Roman Chernin, Chief Commercial Officer:
OK. Thanks for this question. First, I'd like to remind everyone that we held our first Inflection event in June, which was probably the first time we publicly detailed our product strategy: we built an AI cloud layer by layer to meet the needs of developers at different levels, extending from large-scale bare metal infrastructure to the intelligent layer. One very clear trend is that AI systems are entering production environments. Programming is the most obvious example, but it's by no means limited to programming. We are seeing the emergence of long-running intelligent workflows in the financial services sector, such as Revolut and MasterCard applications; in the e-commerce sector, Shopify is using related applications to improve customer experience and business processes; in addition, there are many other fields, such as Sword Health in the medical field and Higgsfield in the marketing automation field.
As always, we ourselves are our own “zero customer.” Echo is our own infrastructure agent, launched in a recent cloud product launch. It runs an open source model serviced by Token Factory. We see the challenge our customers face is how to run complex systems made up of multiple models, inference engines, and tools at scale. We help clients solve this problem through a full suite of services, including Token Factory to provide reliable, high-performance inference and post-training; and Avride for information anchoring, particularly as businesses transition from a closed ecosystem with built-in search capabilities to a more open one.
The Eigen AI and Clarifai team are now fully integrated into the Token Factory project and have begun delivering features according to our product roadmap. We are now able to provide day 0 support for the release of major open models, perform quantifiable performance optimizations after launch, while independent benchmarking — as I mentioned before — continues to rank us as one of the leading inference platforms.

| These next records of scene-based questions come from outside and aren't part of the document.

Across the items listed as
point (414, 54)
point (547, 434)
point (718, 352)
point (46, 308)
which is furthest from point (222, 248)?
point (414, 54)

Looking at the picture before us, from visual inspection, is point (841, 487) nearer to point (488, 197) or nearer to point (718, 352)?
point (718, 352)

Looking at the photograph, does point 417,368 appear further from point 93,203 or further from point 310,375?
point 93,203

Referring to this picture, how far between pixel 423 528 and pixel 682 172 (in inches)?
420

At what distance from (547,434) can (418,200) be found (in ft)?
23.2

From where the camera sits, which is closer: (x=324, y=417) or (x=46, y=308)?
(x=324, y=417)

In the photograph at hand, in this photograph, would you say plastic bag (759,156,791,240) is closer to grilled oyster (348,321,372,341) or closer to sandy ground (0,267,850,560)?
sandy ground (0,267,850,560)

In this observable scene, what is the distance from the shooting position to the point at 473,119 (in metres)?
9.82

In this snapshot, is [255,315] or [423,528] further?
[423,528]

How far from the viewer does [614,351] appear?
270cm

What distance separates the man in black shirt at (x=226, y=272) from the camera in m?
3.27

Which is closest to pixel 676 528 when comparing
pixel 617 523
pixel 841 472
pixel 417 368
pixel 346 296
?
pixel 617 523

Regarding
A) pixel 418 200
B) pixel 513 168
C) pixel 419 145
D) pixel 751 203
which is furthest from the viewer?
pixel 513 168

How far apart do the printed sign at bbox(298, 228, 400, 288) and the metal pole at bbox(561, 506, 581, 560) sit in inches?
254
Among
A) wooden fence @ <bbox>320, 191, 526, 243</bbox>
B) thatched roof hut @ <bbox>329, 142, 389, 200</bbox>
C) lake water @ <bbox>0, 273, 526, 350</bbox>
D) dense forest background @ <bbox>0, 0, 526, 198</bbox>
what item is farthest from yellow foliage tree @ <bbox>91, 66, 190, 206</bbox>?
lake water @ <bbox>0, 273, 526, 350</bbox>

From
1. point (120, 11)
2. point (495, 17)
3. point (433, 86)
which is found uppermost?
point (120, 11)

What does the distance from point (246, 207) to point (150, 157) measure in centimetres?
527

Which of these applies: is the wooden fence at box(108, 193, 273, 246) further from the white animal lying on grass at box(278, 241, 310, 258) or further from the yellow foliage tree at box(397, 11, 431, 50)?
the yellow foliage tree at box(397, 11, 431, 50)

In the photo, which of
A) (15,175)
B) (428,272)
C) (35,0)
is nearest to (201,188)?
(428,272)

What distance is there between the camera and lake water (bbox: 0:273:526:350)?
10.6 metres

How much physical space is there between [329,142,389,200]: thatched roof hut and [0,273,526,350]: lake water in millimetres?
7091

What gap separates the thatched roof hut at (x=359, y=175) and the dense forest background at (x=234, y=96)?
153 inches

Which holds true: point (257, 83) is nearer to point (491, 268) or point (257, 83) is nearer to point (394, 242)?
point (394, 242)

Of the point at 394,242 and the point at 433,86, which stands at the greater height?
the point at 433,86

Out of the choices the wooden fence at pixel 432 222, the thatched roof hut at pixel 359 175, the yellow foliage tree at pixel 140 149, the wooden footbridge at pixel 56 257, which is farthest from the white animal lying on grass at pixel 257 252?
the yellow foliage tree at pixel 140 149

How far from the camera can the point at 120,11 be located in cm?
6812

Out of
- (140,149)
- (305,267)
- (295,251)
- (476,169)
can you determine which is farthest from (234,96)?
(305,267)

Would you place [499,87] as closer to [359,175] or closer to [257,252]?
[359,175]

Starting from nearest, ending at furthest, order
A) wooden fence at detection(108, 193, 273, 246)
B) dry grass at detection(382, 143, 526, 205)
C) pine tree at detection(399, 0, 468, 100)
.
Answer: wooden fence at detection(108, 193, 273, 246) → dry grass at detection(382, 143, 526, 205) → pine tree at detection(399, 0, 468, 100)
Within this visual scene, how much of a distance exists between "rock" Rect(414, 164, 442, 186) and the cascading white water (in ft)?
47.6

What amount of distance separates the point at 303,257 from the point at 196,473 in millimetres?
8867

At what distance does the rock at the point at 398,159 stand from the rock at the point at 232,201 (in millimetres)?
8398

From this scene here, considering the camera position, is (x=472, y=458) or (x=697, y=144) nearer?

The second quarter was also Tavily's first full quarter after joining Nebius. Its developer community has grown from 1 million developers in February to over 2.5 million developers. Additionally, it has launched a keyless paper search specifically designed for use by autonomous agents, and has obtained a range of certifications for enterprise deployment.

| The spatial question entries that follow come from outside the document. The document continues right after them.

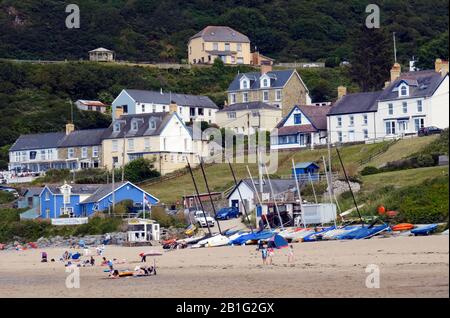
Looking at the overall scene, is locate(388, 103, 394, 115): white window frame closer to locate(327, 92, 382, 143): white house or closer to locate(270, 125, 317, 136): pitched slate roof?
locate(327, 92, 382, 143): white house

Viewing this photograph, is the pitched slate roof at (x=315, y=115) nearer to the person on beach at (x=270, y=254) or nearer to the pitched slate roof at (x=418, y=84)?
the pitched slate roof at (x=418, y=84)

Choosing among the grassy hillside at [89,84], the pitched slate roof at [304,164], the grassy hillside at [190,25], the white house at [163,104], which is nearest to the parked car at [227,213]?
the pitched slate roof at [304,164]

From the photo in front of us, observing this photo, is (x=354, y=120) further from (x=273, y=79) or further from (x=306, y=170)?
(x=273, y=79)

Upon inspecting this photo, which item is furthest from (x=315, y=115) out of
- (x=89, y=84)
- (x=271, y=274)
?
(x=271, y=274)

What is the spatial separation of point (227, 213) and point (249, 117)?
74.3 feet

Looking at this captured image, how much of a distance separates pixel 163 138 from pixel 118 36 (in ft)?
162

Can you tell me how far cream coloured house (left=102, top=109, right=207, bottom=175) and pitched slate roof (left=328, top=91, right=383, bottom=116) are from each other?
9.17m

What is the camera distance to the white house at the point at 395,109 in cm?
6788

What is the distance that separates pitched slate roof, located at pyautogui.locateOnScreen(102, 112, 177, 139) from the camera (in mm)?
74812

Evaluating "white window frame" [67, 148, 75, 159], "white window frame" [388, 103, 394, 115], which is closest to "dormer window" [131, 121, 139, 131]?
"white window frame" [67, 148, 75, 159]

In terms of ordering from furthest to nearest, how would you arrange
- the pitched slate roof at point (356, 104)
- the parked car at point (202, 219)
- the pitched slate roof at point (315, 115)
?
1. the pitched slate roof at point (315, 115)
2. the pitched slate roof at point (356, 104)
3. the parked car at point (202, 219)

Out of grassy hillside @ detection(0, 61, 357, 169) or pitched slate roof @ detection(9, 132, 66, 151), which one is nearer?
pitched slate roof @ detection(9, 132, 66, 151)
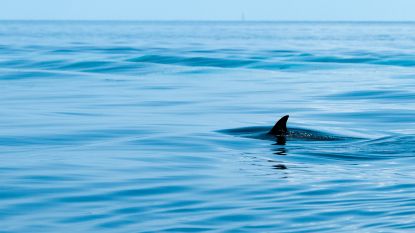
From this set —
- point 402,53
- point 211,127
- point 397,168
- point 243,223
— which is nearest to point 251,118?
point 211,127

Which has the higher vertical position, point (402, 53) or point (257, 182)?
point (402, 53)

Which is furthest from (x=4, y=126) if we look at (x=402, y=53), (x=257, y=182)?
(x=402, y=53)

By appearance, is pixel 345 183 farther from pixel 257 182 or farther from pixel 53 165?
pixel 53 165

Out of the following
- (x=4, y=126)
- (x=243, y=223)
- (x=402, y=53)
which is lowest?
(x=243, y=223)

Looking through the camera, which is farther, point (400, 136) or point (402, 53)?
point (402, 53)

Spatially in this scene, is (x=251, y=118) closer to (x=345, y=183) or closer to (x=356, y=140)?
(x=356, y=140)

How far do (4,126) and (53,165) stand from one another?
5.35m

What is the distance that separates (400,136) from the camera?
16453 millimetres

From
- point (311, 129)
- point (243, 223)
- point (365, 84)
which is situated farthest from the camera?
point (365, 84)

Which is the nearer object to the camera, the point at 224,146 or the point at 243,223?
the point at 243,223

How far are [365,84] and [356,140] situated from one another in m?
17.5

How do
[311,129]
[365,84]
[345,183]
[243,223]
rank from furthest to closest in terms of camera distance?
[365,84]
[311,129]
[345,183]
[243,223]

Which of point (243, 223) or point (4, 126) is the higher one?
point (4, 126)

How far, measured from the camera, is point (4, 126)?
18.4 m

We're also seeing more and more customers reinforce their models, which creates additional reasoning and information anchoring requirements throughout the development cycle, not just during production. Reinforcement learning rollouts, evaluation, synthetic data generation, and information anchoring and training workflows require significant inference capacity and reliable access to external information. These trends validate our strategy to build a vertically integrated platform—one that provides an attractive total cost of ownership while supporting diverse workloads.
We want to cover the customer's complete AI lifecycle, from training and post-training to inference and information anchoring. This is where our infrastructure and software combine to form powerful product capabilities, and we're just getting started.

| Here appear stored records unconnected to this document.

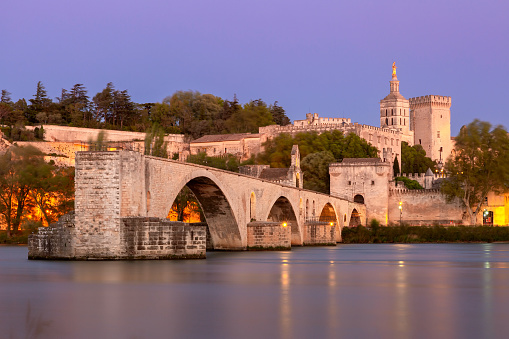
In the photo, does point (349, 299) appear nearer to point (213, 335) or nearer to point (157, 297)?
point (157, 297)

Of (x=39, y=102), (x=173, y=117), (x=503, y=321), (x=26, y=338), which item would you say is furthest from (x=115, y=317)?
(x=173, y=117)

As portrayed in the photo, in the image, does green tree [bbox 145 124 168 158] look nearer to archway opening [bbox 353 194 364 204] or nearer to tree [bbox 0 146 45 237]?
tree [bbox 0 146 45 237]

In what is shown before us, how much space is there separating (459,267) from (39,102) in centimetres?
8635

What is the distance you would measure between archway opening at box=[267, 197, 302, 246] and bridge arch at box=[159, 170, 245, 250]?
35.0 ft

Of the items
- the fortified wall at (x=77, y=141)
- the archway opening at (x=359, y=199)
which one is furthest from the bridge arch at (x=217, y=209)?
the archway opening at (x=359, y=199)

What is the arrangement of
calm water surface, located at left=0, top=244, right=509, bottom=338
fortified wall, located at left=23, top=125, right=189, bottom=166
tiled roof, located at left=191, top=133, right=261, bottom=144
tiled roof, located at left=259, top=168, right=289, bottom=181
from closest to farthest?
calm water surface, located at left=0, top=244, right=509, bottom=338 < tiled roof, located at left=259, top=168, right=289, bottom=181 < fortified wall, located at left=23, top=125, right=189, bottom=166 < tiled roof, located at left=191, top=133, right=261, bottom=144

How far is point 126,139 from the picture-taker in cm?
10138

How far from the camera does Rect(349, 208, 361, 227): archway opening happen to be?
7944 cm

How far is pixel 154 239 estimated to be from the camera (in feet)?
105

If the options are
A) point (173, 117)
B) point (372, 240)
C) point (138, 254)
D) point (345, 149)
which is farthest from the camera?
point (173, 117)

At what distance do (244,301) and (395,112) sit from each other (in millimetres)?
118513

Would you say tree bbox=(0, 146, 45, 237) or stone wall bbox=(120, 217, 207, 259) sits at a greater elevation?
tree bbox=(0, 146, 45, 237)

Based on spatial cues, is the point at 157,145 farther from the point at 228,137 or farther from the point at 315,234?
the point at 228,137

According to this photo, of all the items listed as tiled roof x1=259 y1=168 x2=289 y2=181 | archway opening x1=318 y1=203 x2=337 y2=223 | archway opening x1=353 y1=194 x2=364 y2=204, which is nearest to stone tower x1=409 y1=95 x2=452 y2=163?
archway opening x1=353 y1=194 x2=364 y2=204
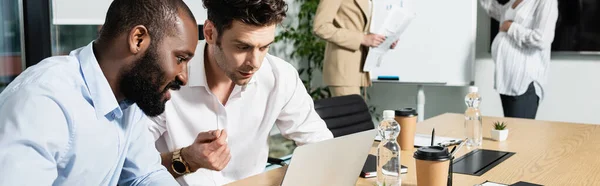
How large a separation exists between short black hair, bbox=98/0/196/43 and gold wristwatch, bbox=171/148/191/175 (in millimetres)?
522

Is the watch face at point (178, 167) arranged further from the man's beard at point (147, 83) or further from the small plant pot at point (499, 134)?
the small plant pot at point (499, 134)

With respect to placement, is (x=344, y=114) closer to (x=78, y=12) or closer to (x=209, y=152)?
(x=209, y=152)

New workloads are also putting new demands on physical infrastructure. Also, since we're building full stack capabilities, we're able to handle these changes. In addition to deploying the next-generation GPUs mentioned by Andrey, tasks such as agent orchestration, tool calls, and data preparation all rely heavily on the CPU. As a result, we are increasing both ARM and CPU deployments outside of the GPU cluster.
Gili Naftalovich:
Thank you. This concludes today's results conference call.
Operator:
That concludes today's conference call. Thank you all for participating. You can now disconnect.